The Dash Away From Diesel
By Kyle Lindsay
Wednesday, February 7, 2018 - 13:50
Fleets moving towards hybrid and electric powertrains much faster than industry anticipates.
The sharp decline in sales of diesel cars in January is set to continue, with corporate fleets leading the exodus away from the fuel, according to new research.
Official figures from the SMMT revealed that sales of diesel cars dropped by 25.6% in January.
Sewells Research & Insight’s twice-yearly Market Barometer has found that 71% of fleets currently operate diesel cars, but only 59% expect their replacement cars to be fuelled by diesel. Petrol cars will take up most of the slack in the short-term, although by far the most dynamic growth will be in sales of hybrid and electric cars.
The Market Barometer suggests that as many as 30% of fleets expect to run hybrid cars within the next 12 months, and a further 7% will have pure electric cars on their books by the end of the year. This represents a dramatic increase from the 12% of fleets that currently have at least one hybrid car, and the 3% of fleets which have a battery-powered car.

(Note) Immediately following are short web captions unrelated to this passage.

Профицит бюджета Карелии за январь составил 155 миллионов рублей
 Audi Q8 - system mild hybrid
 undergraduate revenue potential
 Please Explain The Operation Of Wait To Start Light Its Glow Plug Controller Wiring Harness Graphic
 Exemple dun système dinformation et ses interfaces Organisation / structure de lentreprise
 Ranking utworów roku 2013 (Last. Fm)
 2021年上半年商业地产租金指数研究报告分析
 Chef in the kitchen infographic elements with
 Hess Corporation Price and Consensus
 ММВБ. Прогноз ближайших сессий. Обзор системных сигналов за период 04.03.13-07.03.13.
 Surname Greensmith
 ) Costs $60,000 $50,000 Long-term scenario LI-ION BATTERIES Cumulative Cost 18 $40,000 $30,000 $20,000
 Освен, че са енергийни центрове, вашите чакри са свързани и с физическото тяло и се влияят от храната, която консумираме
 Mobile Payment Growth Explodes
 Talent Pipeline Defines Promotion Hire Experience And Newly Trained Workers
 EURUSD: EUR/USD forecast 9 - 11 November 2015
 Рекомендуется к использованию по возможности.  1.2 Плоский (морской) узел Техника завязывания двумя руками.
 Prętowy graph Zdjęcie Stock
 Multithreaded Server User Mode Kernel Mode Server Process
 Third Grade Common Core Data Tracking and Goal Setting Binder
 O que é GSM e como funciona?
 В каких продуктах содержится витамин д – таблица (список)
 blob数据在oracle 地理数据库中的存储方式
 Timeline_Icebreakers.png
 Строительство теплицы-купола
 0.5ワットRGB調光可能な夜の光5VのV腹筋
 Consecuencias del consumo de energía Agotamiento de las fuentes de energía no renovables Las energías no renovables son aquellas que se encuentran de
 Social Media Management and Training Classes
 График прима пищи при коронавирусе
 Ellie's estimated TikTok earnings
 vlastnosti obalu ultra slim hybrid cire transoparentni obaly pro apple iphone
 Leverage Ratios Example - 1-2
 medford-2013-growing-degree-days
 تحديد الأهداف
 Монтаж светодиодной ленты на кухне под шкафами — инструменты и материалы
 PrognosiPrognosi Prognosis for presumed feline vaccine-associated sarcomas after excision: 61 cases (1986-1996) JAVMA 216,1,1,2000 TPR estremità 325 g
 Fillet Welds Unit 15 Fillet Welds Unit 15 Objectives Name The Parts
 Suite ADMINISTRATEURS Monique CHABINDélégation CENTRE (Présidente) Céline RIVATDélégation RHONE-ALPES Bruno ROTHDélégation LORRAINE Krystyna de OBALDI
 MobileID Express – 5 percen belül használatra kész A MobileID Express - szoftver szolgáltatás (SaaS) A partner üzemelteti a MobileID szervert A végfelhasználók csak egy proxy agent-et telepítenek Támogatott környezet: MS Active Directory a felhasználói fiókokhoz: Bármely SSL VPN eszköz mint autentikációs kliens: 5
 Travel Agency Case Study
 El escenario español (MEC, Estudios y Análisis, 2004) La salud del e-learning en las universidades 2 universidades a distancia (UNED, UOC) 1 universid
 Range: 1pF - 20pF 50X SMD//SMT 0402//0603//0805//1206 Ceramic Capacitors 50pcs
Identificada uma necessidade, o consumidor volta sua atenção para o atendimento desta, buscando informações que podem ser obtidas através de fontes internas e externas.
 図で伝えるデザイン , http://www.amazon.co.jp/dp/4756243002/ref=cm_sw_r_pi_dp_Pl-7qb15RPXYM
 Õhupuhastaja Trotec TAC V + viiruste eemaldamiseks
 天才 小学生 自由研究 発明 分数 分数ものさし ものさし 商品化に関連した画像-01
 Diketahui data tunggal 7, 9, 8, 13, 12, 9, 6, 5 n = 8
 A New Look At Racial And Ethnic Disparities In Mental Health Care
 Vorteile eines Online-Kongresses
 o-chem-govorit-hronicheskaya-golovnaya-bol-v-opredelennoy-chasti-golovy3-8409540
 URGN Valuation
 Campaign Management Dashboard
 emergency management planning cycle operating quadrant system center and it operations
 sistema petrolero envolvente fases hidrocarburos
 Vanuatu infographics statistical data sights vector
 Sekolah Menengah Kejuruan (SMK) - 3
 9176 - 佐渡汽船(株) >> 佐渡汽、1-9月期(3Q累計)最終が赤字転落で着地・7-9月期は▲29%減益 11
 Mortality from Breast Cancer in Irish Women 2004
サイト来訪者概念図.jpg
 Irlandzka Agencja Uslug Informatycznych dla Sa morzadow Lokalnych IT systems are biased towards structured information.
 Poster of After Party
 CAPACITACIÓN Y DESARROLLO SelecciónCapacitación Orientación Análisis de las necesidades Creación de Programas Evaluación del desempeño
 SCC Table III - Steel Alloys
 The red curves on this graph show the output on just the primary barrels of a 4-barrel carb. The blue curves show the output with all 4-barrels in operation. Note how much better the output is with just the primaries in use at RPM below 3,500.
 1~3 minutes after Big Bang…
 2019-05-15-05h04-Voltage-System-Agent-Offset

Corporate fleets (employing 250+ people) are leading the way towards a lower emission future, with 47% expecting to replace some of their cars with hybrids this year, and 16% preparing to run electric cars.
Essential vehicle users, such as utility companies, transport firms, and construction businesses are at the forefront of the move to cleaner emission vehicles, according to Sewells.
The research specialist also found that the upper medium, executive and dual purpose (SUV and MPV) sectors of company car are set for the most significant change in fuelling policy, with hybrid alternatives replacing diesel models, while electric cars gain a toe hold.
Simon Staplehurst, commerical research director, Sewells Research & Insight, said, “The Market Barometer reveals that fleets intend to switch to cleaner, lower emission cars much more quickly than many people in the industry expect. The fleet sector has passed the tipping point from a default to diesel towards a greener future.”